- **Passage to read**:

=== Section Start ===

Alexander Technique Week 14 - 20 October 2019

Richard Marsden Alexander Technique Week 2019.jpg

Richard Marsden, a Falklands veteran who suffers from PTSD, has joined forces with the Society of Teachers of the Alexander Technique (STAT) to help people learn about the connection between mental and physical health.

The 59-year-old, who also saw active service in Northern Ireland and was on duty at both the wedding of Prince Charles and Lady Diana and the funeral of Earl Mountbatten, didn’t realise he’d been suffering with PTSD until years after his military career finished.

To mark Alexander Technique Week (14 -20 October 2019) Richard wants to share his story in the hope that others who might be struggling with emotional and physical pain are encouraged to talk about their feelings and seek help. He says:

I reached the rank of Sergeant and packed a lot into military life. I loved the camaraderie and variety of work but left because symptoms were starting to manifest which weren’t properly diagnosed until 26 years later.

=== Section End ===

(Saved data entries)
=== Section Start ===

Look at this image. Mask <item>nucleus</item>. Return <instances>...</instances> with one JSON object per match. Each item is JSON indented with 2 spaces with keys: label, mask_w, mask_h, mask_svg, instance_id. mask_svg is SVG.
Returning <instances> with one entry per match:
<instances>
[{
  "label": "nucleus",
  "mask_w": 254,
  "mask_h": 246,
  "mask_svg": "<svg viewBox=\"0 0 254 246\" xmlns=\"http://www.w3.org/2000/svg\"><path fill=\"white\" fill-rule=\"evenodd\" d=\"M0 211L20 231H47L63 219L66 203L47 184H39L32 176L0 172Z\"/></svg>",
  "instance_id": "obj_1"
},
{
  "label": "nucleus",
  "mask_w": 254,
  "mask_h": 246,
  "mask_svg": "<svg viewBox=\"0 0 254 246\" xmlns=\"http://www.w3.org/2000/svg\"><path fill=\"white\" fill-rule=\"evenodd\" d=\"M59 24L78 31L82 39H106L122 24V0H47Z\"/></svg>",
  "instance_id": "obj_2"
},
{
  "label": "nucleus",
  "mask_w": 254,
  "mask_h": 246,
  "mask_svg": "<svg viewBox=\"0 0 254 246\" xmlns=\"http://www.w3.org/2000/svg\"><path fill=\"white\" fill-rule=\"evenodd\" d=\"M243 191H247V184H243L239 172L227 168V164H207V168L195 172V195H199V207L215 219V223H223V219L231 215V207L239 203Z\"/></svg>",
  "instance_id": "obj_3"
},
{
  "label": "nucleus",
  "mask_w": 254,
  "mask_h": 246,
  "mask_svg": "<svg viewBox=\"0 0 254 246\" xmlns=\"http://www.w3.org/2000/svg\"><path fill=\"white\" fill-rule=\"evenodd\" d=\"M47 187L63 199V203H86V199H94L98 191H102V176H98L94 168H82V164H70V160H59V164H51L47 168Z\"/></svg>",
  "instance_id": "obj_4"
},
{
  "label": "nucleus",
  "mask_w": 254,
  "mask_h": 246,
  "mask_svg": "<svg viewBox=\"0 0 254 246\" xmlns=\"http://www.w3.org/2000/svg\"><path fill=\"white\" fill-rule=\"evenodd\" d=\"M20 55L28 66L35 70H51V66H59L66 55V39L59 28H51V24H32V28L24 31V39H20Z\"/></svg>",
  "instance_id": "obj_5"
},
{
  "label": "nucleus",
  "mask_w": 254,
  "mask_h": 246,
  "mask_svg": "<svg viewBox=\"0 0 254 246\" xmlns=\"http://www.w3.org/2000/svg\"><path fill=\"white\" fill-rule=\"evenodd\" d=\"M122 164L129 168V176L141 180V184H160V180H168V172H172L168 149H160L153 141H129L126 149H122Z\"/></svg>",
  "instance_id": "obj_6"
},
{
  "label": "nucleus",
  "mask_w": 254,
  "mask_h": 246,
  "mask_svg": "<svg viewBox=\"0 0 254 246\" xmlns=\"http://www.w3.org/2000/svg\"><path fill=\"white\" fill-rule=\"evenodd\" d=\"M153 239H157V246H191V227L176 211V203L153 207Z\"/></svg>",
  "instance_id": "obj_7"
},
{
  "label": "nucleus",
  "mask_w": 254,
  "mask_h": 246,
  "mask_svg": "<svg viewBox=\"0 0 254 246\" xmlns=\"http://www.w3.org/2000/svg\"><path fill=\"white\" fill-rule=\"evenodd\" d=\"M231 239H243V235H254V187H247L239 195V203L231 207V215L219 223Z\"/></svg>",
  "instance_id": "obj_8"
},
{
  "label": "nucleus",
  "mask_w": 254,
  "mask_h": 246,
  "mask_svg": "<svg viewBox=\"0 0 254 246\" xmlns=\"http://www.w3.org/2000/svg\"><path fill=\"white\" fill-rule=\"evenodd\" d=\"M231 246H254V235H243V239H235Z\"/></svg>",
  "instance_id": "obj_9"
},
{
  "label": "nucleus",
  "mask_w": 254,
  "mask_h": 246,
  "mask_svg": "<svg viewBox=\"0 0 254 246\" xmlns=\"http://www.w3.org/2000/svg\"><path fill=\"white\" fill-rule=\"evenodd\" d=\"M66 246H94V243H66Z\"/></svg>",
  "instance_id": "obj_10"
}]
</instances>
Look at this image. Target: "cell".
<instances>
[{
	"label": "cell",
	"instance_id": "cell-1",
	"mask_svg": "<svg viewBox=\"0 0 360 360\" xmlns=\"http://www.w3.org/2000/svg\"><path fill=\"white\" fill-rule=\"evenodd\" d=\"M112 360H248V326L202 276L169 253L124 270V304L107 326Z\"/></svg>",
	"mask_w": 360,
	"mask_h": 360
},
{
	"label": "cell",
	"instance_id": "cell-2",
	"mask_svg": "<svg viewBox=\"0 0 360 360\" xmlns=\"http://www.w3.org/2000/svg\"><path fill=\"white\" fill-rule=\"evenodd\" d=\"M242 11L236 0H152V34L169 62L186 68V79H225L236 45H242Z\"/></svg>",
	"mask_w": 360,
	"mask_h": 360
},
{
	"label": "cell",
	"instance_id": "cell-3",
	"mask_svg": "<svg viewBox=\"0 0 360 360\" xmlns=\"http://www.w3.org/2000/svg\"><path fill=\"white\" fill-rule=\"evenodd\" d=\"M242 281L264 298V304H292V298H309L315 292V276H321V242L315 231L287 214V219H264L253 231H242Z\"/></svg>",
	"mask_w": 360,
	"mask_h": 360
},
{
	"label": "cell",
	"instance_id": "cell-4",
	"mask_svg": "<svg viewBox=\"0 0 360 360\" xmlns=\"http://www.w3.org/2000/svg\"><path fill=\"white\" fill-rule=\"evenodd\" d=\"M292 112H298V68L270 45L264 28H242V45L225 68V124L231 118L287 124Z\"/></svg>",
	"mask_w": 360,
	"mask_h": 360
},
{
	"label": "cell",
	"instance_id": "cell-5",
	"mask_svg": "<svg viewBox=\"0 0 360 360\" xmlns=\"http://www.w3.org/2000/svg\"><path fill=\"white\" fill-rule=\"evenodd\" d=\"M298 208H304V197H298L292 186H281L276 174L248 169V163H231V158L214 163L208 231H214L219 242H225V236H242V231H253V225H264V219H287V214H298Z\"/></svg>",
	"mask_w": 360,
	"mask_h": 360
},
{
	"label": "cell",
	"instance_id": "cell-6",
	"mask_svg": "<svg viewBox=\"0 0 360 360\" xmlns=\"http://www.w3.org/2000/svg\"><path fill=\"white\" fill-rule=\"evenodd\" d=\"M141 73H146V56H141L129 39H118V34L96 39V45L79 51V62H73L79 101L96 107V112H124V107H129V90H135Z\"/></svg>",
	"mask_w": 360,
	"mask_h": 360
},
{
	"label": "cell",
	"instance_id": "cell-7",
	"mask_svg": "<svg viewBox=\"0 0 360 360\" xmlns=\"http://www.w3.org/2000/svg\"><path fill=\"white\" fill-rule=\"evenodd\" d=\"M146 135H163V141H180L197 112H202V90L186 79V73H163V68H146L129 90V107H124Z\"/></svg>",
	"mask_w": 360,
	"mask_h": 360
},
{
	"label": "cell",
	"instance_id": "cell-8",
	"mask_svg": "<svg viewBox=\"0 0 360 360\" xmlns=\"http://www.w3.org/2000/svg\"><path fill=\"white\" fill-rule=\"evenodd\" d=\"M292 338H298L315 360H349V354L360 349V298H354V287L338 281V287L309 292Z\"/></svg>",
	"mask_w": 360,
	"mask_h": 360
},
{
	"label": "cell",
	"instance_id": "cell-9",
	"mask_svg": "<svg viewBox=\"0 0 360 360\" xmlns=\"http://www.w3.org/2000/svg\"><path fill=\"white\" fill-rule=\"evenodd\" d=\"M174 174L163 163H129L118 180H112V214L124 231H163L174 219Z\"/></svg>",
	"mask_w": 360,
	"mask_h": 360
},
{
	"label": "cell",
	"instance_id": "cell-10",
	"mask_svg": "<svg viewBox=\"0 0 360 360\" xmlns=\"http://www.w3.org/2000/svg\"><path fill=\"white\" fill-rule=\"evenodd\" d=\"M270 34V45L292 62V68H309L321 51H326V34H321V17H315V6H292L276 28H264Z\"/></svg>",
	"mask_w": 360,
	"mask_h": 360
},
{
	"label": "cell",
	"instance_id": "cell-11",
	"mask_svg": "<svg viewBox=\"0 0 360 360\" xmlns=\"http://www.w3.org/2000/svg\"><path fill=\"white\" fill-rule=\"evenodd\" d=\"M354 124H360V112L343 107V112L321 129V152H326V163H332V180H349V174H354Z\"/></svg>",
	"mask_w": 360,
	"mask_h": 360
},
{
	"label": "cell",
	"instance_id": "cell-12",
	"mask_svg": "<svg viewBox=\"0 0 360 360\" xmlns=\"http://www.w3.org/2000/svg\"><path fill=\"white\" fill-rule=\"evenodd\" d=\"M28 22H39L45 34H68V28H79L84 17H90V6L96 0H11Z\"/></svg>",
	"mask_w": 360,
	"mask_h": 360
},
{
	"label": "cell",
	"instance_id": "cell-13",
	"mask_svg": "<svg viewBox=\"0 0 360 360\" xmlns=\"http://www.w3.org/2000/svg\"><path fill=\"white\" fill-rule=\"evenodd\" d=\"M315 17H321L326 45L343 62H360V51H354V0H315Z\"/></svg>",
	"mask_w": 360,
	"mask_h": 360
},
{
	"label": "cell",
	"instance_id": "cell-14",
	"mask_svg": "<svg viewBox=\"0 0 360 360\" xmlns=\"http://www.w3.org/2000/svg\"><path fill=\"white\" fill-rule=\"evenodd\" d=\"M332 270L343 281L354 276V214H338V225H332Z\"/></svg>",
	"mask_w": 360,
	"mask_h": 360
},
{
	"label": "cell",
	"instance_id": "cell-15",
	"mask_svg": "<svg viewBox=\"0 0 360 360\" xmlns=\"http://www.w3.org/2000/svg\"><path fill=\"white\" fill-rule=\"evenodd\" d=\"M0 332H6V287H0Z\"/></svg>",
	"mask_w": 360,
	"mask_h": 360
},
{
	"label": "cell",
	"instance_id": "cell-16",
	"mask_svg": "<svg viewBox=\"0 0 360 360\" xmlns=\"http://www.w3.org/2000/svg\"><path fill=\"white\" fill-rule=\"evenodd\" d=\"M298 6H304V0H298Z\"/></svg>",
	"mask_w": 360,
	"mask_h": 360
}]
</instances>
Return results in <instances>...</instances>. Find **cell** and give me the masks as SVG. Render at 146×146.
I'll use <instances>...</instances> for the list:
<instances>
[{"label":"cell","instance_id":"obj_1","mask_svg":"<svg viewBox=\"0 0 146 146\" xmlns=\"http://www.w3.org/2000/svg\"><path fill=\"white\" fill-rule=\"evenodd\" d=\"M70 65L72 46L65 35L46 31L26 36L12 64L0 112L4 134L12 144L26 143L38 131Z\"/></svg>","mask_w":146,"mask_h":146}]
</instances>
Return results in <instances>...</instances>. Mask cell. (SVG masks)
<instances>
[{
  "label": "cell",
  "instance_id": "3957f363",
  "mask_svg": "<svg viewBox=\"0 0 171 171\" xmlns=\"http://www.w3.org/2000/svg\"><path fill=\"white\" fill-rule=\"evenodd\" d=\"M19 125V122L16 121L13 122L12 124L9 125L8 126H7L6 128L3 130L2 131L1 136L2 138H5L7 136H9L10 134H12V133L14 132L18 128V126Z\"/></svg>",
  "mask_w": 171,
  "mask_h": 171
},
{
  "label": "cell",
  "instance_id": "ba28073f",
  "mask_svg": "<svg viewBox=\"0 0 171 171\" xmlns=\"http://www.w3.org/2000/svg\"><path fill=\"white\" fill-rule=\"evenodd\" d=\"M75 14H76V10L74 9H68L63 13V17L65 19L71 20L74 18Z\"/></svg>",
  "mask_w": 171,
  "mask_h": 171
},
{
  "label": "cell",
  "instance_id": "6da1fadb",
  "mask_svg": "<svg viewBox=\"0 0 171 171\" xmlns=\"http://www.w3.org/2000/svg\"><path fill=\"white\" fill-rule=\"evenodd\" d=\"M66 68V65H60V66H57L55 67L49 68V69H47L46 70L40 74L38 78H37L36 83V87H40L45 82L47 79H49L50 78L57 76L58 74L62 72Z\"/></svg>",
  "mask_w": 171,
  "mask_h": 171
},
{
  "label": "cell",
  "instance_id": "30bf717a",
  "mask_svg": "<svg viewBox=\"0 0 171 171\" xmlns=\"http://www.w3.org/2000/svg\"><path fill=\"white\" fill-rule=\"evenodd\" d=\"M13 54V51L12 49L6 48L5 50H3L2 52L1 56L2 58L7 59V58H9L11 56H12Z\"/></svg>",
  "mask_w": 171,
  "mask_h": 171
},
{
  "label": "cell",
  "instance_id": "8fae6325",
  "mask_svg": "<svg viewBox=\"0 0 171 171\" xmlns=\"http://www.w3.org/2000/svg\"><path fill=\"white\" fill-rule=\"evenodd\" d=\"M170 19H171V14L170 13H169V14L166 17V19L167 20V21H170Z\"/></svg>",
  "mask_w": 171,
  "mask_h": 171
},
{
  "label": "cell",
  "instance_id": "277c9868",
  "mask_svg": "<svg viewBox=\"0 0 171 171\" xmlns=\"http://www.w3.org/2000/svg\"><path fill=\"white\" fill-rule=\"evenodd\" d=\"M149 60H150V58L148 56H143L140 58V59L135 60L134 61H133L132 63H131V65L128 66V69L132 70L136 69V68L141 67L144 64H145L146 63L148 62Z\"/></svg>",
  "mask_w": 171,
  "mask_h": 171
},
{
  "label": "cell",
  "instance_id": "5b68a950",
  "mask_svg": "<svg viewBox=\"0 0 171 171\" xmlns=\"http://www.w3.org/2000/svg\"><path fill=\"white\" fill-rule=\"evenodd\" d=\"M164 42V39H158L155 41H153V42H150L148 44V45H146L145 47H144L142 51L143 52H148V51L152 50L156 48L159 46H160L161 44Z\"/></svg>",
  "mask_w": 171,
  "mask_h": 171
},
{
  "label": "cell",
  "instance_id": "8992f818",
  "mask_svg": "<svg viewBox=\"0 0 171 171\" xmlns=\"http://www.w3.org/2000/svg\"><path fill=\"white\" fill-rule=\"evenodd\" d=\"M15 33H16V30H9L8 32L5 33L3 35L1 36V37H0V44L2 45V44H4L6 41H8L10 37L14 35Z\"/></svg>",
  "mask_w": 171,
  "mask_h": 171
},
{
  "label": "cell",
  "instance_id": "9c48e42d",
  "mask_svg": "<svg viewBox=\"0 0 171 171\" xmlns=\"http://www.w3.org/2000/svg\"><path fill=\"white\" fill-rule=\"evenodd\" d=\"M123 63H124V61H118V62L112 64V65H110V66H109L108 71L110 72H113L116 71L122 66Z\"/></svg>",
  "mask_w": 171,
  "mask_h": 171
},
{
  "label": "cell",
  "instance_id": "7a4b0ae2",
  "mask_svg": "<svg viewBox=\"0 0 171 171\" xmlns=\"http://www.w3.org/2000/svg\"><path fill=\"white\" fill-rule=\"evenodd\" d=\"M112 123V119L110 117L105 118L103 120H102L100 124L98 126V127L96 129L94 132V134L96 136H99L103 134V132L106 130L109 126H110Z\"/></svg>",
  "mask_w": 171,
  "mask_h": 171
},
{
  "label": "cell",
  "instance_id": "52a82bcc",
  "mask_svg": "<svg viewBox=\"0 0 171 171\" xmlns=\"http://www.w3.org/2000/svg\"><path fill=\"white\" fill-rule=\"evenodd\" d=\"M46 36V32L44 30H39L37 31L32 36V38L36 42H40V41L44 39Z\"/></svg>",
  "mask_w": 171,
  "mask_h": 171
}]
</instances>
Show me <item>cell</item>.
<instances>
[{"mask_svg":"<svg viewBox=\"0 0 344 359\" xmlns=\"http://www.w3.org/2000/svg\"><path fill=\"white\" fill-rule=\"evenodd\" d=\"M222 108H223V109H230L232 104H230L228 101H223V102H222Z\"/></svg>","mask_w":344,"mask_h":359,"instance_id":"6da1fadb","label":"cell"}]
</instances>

=== Section End ===

- **Actions to take**:
1. Answer these questions using the Alexander Technique Week article.
(a) Which organization did Richard Marsden join forces with?
(b) How old is Richard Marsden?
(c) What rank did he reach in the military?
2. Copy the stretch of the Alexander Technique Week article from "To mark Alexander" through "26 years later.".

- **Answers to the tasks**:
1.
(a) The Society of Teachers of the Alexander Technique (STAT)
(b) 59
(c) Sergeant

2.
To mark Alexander Technique Week (14 -20 October 2019) Richard wants to share his story in the hope that others who might be struggling with emotional and physical pain are encouraged to talk about their feelings and seek help. He says:

I reached the rank of Sergeant and packed a lot into military life. I loved the camaraderie and variety of work but left because symptoms were starting to manifest which weren’t properly diagnosed until 26 years later.